2. The variations you are seeing in the recessed areas of the blocks are the result of the laser engraving process. The annual rings of the wood are accentuated due to the density of the wood. In the winter months, the trees case harden to protect from the weather, often called winter growth. In the warmer months (growing season) the trees become less dense to allow nutrients to travel the length of the trunk (often called summer growth). The result is the typical annual ring pattern you see when you look at a tree stump. The laser maintains a consistent speed/power setting throughout the entire job, resulting in the texture you see. I recently experimented with my wife, a graphic designer to make a few wood block prints that incorporate this effect. You can see images of our experiments on our studio blog.

www.mcnabbstudio.wordpress.com

3. I used a spray shellac for the first set to see if I could simplify the finishing process. The result I got from spraying was a nice, even coat that dried much quicker than french polishing would. After seeing the slight discoloration that Jon experienced, I will probably french polish all future blocks. I have some experience with french polishing from my furniture background, and am confident I can get a very nice, clean finish.

4. The blocks were made from 8/4 hard maple, milled, dimensioned, cut, sanded, and shellacked prior to laser engraving. after engraving, the blocks were sanded, shellacked again, and finish sanded to 1000 grit.

5. This was my first attempt making wood type. My process will definitely be modified according to the feedback I received from Jon. Overall, with no knowledge of letterpress technique or wood type, I think the finished product is high precision, very functional, and quite beautiful, if I do say so myself :)

James,

I’m currently looking into this process for a project at work, and I’m really glad you have shared the process and pictures.
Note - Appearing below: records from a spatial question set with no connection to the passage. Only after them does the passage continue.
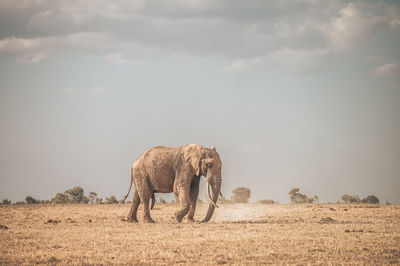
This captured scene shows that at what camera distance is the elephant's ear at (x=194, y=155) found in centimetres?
2781

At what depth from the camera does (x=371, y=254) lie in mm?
17078

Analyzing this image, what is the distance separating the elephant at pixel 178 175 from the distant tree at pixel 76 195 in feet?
104

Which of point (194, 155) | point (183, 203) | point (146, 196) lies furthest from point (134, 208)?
point (194, 155)

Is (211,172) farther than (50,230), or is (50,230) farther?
(211,172)

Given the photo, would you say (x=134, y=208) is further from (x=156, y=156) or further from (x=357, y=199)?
(x=357, y=199)

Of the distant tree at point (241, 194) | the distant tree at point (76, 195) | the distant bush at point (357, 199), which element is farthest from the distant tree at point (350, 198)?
the distant tree at point (76, 195)

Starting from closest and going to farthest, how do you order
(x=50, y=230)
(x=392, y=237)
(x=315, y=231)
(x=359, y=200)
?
(x=392, y=237) < (x=315, y=231) < (x=50, y=230) < (x=359, y=200)

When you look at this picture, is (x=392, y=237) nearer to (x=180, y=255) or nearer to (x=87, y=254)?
(x=180, y=255)

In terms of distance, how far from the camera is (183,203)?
1087 inches

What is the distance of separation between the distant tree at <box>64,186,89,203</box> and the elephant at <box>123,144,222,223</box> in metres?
31.8

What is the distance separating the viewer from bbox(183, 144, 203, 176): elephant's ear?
27812 mm

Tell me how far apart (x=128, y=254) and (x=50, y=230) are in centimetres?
845

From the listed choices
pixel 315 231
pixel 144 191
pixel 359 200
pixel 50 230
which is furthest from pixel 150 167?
pixel 359 200

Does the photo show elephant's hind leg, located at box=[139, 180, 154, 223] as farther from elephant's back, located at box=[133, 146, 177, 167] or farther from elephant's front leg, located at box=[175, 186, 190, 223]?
elephant's front leg, located at box=[175, 186, 190, 223]
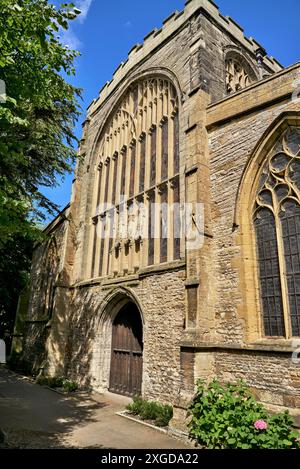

I’m wondering about the blocks you used- so you had cut them to the precise size of each letter before actually engraving the letter, correct?
Otherwise its probably a pain to cut it down after the engraving, right?

I’m just wondering how to do this process for a fully usable typeface.

I would love to get my hands on a pantograph to try that direction out. I’m considering building one, but does anyone have clues for anyone on the West coast producing wood type?